Exercise aim :: Set down, please, without alteration, the lines of the entries below from the first through the one containing "Researchers developed an".

Material for this exercise ::
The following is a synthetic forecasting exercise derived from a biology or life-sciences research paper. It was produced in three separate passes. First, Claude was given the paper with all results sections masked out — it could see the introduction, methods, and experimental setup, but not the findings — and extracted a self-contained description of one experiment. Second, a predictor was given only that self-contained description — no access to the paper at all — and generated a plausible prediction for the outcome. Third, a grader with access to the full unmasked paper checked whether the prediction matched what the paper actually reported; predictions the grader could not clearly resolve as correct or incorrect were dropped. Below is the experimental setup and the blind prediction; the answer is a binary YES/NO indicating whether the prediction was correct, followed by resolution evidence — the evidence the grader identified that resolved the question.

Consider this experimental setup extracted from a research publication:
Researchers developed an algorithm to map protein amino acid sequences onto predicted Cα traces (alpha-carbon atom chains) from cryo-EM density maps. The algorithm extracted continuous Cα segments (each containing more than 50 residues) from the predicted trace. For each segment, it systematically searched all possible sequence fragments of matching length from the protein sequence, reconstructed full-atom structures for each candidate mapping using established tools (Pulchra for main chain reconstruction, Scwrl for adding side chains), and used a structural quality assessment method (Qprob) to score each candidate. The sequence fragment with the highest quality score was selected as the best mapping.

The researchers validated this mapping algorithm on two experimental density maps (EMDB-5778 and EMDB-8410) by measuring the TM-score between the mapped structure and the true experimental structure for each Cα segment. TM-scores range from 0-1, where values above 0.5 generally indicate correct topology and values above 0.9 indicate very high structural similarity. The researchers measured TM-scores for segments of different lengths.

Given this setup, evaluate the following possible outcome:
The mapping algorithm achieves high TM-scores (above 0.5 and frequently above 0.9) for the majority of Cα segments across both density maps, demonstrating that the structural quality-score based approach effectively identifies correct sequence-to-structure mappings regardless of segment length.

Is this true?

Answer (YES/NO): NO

Completed task ::
The following is a synthetic forecasting exercise derived from a biology or life-sciences research paper. It was produced in three separate passes. First, Claude was given the paper with all results sections masked out — it could see the introduction, methods, and experimental setup, but not the findings — and extracted a self-contained description of one experiment. Second, a predictor was given only that self-contained description — no access to the paper at all — and generated a plausible prediction for the outcome. Third, a grader with access to the full unmasked paper checked whether the prediction matched what the paper actually reported; predictions the grader could not clearly resolve as correct or incorrect were dropped. Below is the experimental setup and the blind prediction; the answer is a binary YES/NO indicating whether the prediction was correct, followed by resolution evidence — the evidence the grader identified that resolved the question.

Consider this experimental setup extracted from a research publication:
Researchers developed an algorithm to map protein amino acid sequences onto predicted Cα traces (alpha-carbon atom chains) from cryo-EM density maps. The algorithm extracted continuous Cα segments (each containing more than 50 residues) from the predicted trace. For each segment, it systematically searched all possible sequence fragments of matching length from the protein sequence, reconstructed full-atom structures for each candidate mapping using established tools (Pulchra for main chain reconstruction, Scwrl for adding side chains), and used a structural quality assessment method (Qprob) to score each candidate. The sequence fragment with the highest quality score was selected as the best mapping.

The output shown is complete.